--- PROBLEM DESCRIPTION ---
Please copy out the listing below, putting "fan in the stands" in place of "spectator in stands" wherever it occurs and leaving everything else unchanged.

--- MATERIAL TO PROCESS ---
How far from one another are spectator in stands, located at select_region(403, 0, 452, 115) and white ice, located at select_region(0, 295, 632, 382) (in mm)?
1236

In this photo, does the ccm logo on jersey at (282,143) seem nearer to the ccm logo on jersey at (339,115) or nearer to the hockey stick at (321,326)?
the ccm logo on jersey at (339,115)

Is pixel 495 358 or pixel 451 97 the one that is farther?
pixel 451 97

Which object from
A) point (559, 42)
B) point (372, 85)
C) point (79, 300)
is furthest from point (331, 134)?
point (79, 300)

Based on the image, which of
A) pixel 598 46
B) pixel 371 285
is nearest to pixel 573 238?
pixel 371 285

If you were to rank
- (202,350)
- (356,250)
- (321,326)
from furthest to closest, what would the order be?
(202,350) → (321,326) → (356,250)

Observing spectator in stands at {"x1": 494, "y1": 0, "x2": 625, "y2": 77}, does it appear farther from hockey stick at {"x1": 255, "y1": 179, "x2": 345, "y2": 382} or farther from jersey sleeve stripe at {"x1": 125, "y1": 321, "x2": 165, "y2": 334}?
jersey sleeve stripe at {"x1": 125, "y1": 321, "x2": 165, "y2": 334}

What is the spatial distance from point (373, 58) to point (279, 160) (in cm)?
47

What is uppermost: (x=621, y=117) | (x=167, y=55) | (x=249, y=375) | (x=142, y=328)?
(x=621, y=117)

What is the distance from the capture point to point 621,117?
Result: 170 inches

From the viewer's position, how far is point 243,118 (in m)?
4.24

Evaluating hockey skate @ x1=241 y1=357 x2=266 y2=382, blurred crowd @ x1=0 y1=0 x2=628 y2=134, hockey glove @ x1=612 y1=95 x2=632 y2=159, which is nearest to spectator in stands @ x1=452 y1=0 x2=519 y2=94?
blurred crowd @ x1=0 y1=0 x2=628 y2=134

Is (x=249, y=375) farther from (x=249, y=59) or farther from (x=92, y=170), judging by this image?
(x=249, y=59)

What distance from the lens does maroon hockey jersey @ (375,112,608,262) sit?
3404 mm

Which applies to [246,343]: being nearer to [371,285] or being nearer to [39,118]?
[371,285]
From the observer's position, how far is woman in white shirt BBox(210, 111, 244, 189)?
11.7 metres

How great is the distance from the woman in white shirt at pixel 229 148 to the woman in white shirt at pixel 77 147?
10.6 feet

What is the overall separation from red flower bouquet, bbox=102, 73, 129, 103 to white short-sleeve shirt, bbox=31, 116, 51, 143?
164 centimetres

--- WRITTEN SOLUTION ---
How far from one another are fan in the stands, located at select_region(403, 0, 452, 115) and white ice, located at select_region(0, 295, 632, 382) (in mm)?
1236

In this photo, does the ccm logo on jersey at (282,143) seem nearer to the ccm logo on jersey at (339,115) or nearer to the hockey stick at (321,326)?
the ccm logo on jersey at (339,115)

Is pixel 495 358 or pixel 451 97 the one that is farther?
pixel 451 97

Which object from
A) point (559, 42)
B) point (372, 85)
C) point (79, 300)
is furthest from point (331, 134)?
point (79, 300)

Based on the image, which of
A) pixel 598 46
B) pixel 371 285
is nearest to pixel 573 238?
pixel 371 285

If you were to rank
- (202,350)
- (356,250)
- (321,326)
from furthest to closest, what would the order be?
(202,350) → (321,326) → (356,250)

Observing fan in the stands at {"x1": 494, "y1": 0, "x2": 625, "y2": 77}, does it appear farther from hockey stick at {"x1": 255, "y1": 179, "x2": 345, "y2": 382} or farther from jersey sleeve stripe at {"x1": 125, "y1": 321, "x2": 165, "y2": 334}?
jersey sleeve stripe at {"x1": 125, "y1": 321, "x2": 165, "y2": 334}

What is the spatial distance from point (373, 58) to point (279, 160) (in cm)?
47

What is uppermost: (x=621, y=117) | (x=167, y=55) | (x=249, y=375) | (x=142, y=328)?
(x=621, y=117)

What is the distance from the capture point to point 621,117?
Result: 170 inches

From the viewer's position, how far is point 243,118 (in m)?
4.24

Evaluating hockey skate @ x1=241 y1=357 x2=266 y2=382, blurred crowd @ x1=0 y1=0 x2=628 y2=134, hockey glove @ x1=612 y1=95 x2=632 y2=159, which is nearest to fan in the stands @ x1=452 y1=0 x2=519 y2=94?
blurred crowd @ x1=0 y1=0 x2=628 y2=134

Is (x=249, y=375) farther from (x=249, y=59) or farther from (x=92, y=170), judging by this image?
(x=249, y=59)

What distance from the lens does maroon hockey jersey @ (375,112,608,262) sit?
3404 mm

Which applies to [246,343]: being nearer to [371,285] or being nearer to [39,118]?
[371,285]
From the observer's position, how far is woman in white shirt BBox(210, 111, 244, 189)?
11.7 metres

How great is the distance from the woman in white shirt at pixel 229 148 to the woman in white shirt at pixel 77 147?
10.6 feet

What is the overall separation from red flower bouquet, bbox=102, 73, 129, 103 to white short-sleeve shirt, bbox=31, 116, 51, 143?
164 centimetres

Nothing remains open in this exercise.